Compás crítico en Venezuela

Con un Maduro que no acaba de cerrar su agenda de viaje por el mundo, buscando quien le eche un cable ante el colapso de la economía venezolana por la caída que no cesa en el precio del petróleo, el presidente sucesor de Hugo Chávez ha rematado su periplo por China, Irán y Arabia Saudí con el aterrizaje en Moscú, prescindiendo de su escala norteafricana en Argel.

Veremos ahora si la Federación Rusa, cuya economía no se encuentra en las condiciones más adecuadas para acudir en socorro de nadie, es capaz de lanzarle un salvavidas. Y si lo fuera a qué precio estaría dispuesta a echárselo. Putin, con los números quebrantados de la economía rusa por el mismo mal que aqueja a la economía venezolana – a lo que se añade el impacto de las sanciones occidentales por su política anexionista en Ucrania – no parece disponer de mucho margen para atender ningún género de socorros para nadie. Ni siquiera en términos de estricta usura, económica o política.

Cabe sin embargo la posibilidad que Moscú pudiera echarle una mano como “subcontratista” de Pekín: donde Nicolás Maduro comenzó su periplo insólito por las nubes. China tiene en estas horas con la Federación Rusa compartidos planes de penetración en el mundo hispanoamericano: un horizonte de propósitos que podría ser la base para riesgos compartidos también echándole un cable “in extremis” a la quebrada contabilidad nacional de Venezuela, ocasionada por los dispendios, la torpeza y la corrupción que han jalonado la ya dilatada crónica del chavismo, como sucursal ideológica y política del castrismo cubano.

Y a este propósito tiene su aquél que el aterrizaje de Nicolás Maduro en Moscú haya venido a cruzarse en la misma página de la actualidad informativa con el primer compás de desarrollo de la acordada normalización de relaciones entre Cuba y Estados Unidos Un avance centrado de momento sobre lo económico, principalmente en modificaciones cuantitativas de los flujos monetarios y los intercambios comerciales.

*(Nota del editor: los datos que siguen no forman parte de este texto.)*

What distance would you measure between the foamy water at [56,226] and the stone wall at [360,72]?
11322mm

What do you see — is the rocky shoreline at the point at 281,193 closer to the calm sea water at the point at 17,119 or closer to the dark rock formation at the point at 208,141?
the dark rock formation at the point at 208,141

Todo esto debe ser anotado, a la vista de la crítica situación económica, social y política de Venezuela, teniendo en cuenta además de qué tan significativa manera, desde el otoño de 2013, por Ucrania, ha quebrado también como la propia Venezuela, el estatus quo de las relaciones Este-Oeste. Insólito ha sido el viaje emprendido por Nicolás Maduro para buscar afuera, por el mundo de los exportadores de petróleo y de los circunstanciales socios políticos, todo cuanto no se supo evitar adentro con la dilapidación sostenida y sistemática de los inmensos recursos nacionales.

La pregunta que debe hacerse ahora es la de si la catástrofe económica en que el chavismo ha sumido a Venezuela no va a ser seguida por la implosión política nacional y regional de éste.